Foi preciso um bom tempo e a ajuda de Caitlin para me convencerem a ir embora. Ela nos deu carona até minha casa, num silêncio absoluto que aos poucos também me engoliu.

"Ele disse que podia fazer isso, Faith. E nada, nunca, foi capaz de impedi-lo antes" Gravei as palavras de Ryan quando me deixou em minhas mãos e as apertava contra meu peito na esperança de que Justin aparecesse de uma vez. Eu sabia que já havia comentado com ele o quanto odiava esperar. Não era justo que demorasse tanto a dar as caras. Eu o perdoaria por não ter nos procurado durante aqueles três infinitos dias logo após ter escapado do fogo, nem precisava de uma explicação lógica, bastava que fizesse cessar a paranoia que rodava meu cérebro. Cheguei a pensar que George o pegara, mesmo tendo visto com meus próprios olhos que saíra de lá portando apenas algumas rugas a mais.

— Faith?
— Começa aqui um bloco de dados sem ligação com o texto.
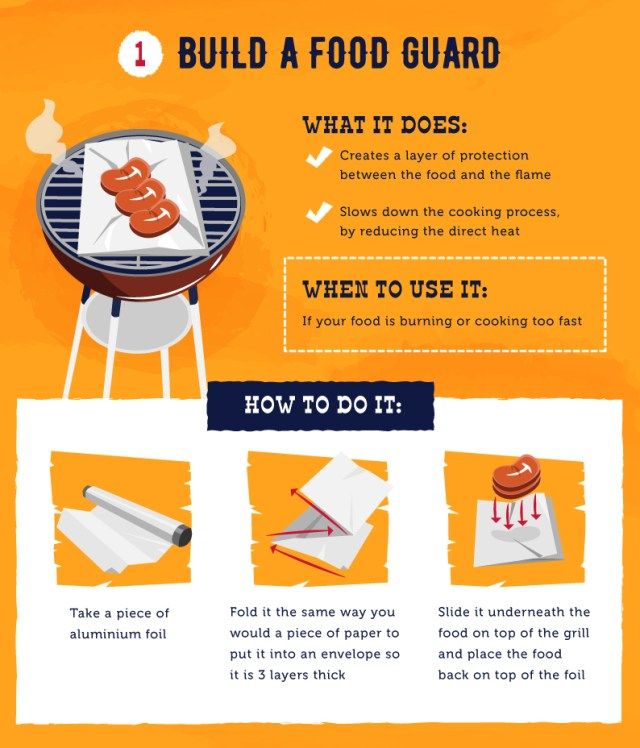Better Grilling: Build a Food Guard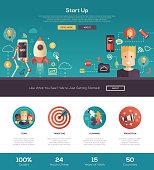Flat design start up website header banner with webdesign elements
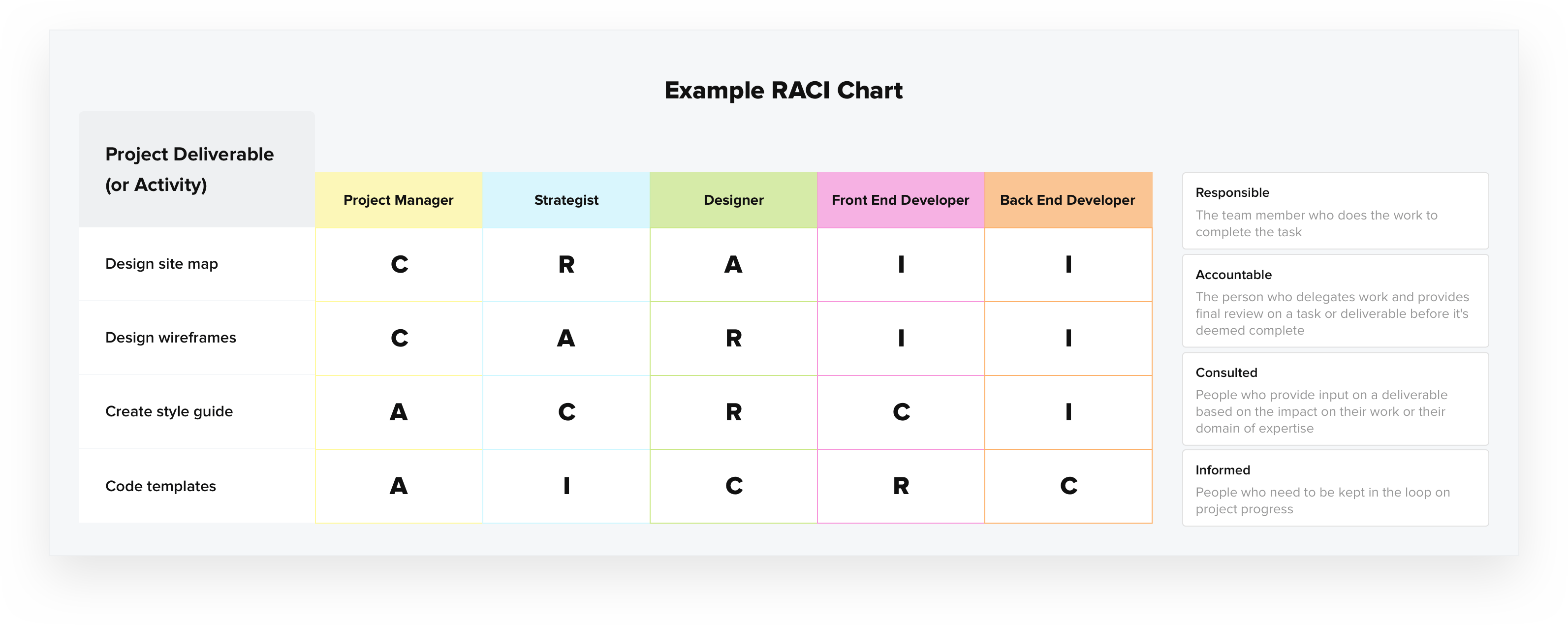 Raci Chart Definition Template Amp Example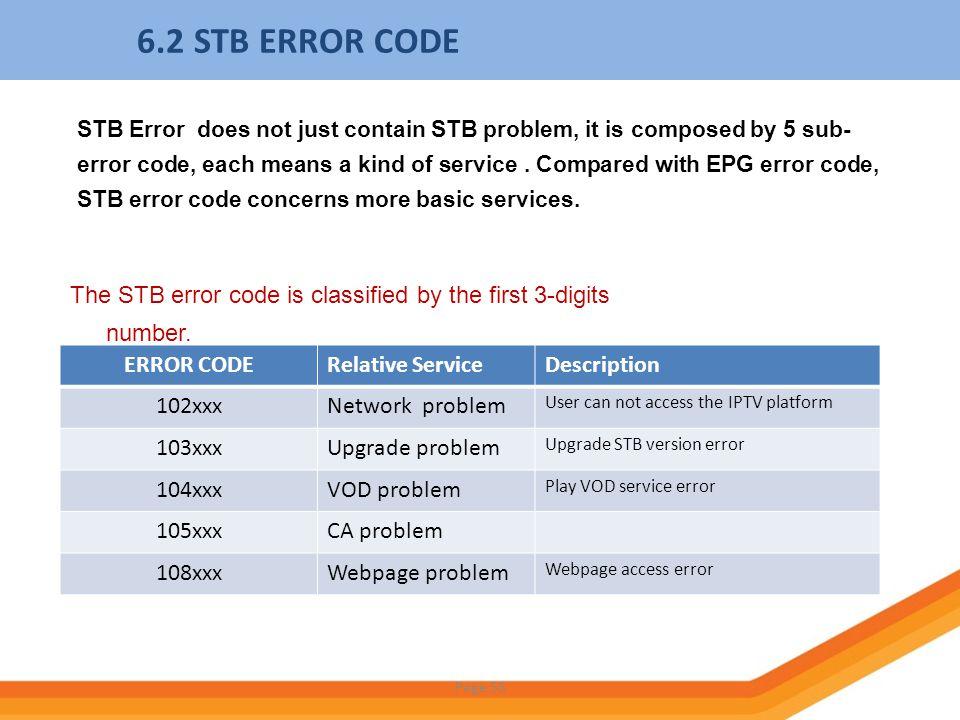 6.2 STB ERROR CODE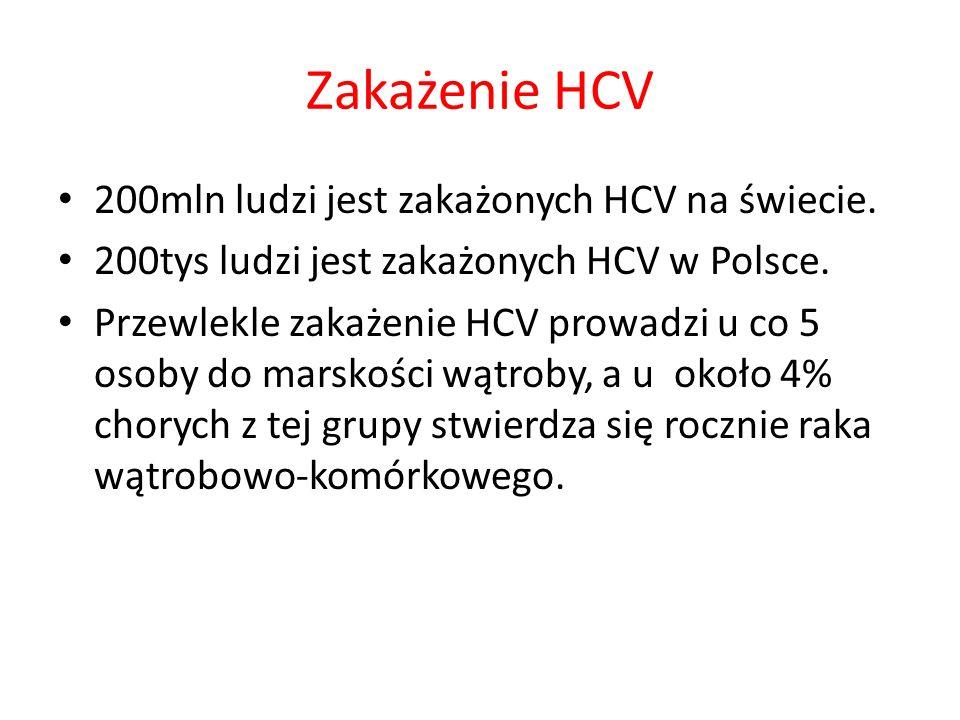 Zakażenie HCV 200mln ludzi jest zakażonych HCV na świecie.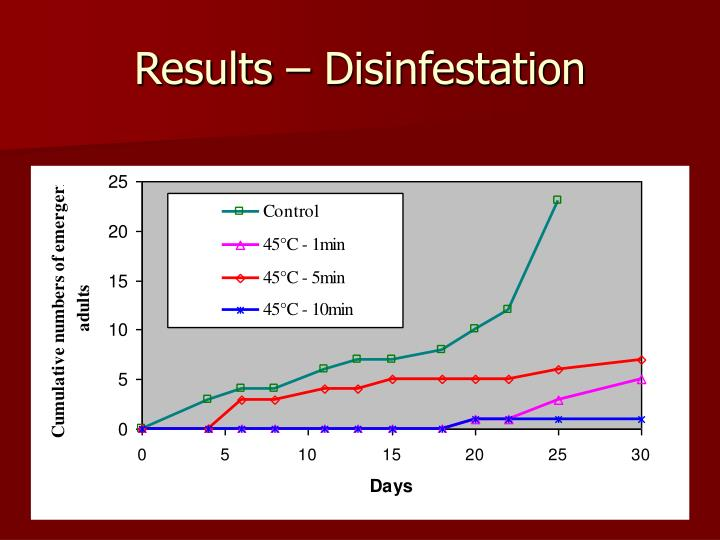 Results – Disinfestation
O que acha de fecharmos a sacada? — a voz de Fleur preencheu repentinamente o ambiente, suas mãos se esfregaram em meus braços desnudos, um indício de que o frio me engolira de vez.

Me limitei a fazer um sinal negativo com a cabeça. Eu estava me adaptando aos sentimentos novos que transitavam com propriedade pelo meu corpo, então minha composição exigia muito de mim.

— Tudo bem. E se pelo menos nos distanciarmos um pouquinho dela?

Não me mexi e ela captou a deixa, emitindo um suspiro quase imperceptível de frustração — meus sentidos andavam extremamente aguçados para identificar a chegada de Justin. Seu cuidado seguinte foi de me cobrir com uma blusa de frio.

Segundos depois que deixara o quarto, Hanna entrou. Elas não sabiam disfarçar o complô.

— Precisa de alguma ajuda com o que vai vestir?

Respirei fundo, expressando minha impaciência por ter que verbalizar a constatação óbvia.

— Eu não vou, Hanna.

Seu silêncio não era de surpresa, eu podia ouvir seu cérebro trabalhando em alguma ideia mirabolante. Seus passos apressados a levaram até meu closet. Desacreditei que o faria até que se plantasse na minha frente, a mão direita portava um vestido de renda preta até os joelhos de mangas longas e a outro uma calça e blusa social da mesma cor. O sobretudo negro de camurça estava em seu ombro.

— Pensei nestes dois. Qualquer um deles com o sobretudo. O calçado seria uma bota de cano curto.

Senti um tendão emocional se rompendo. Direcionei um olhar violento a ela.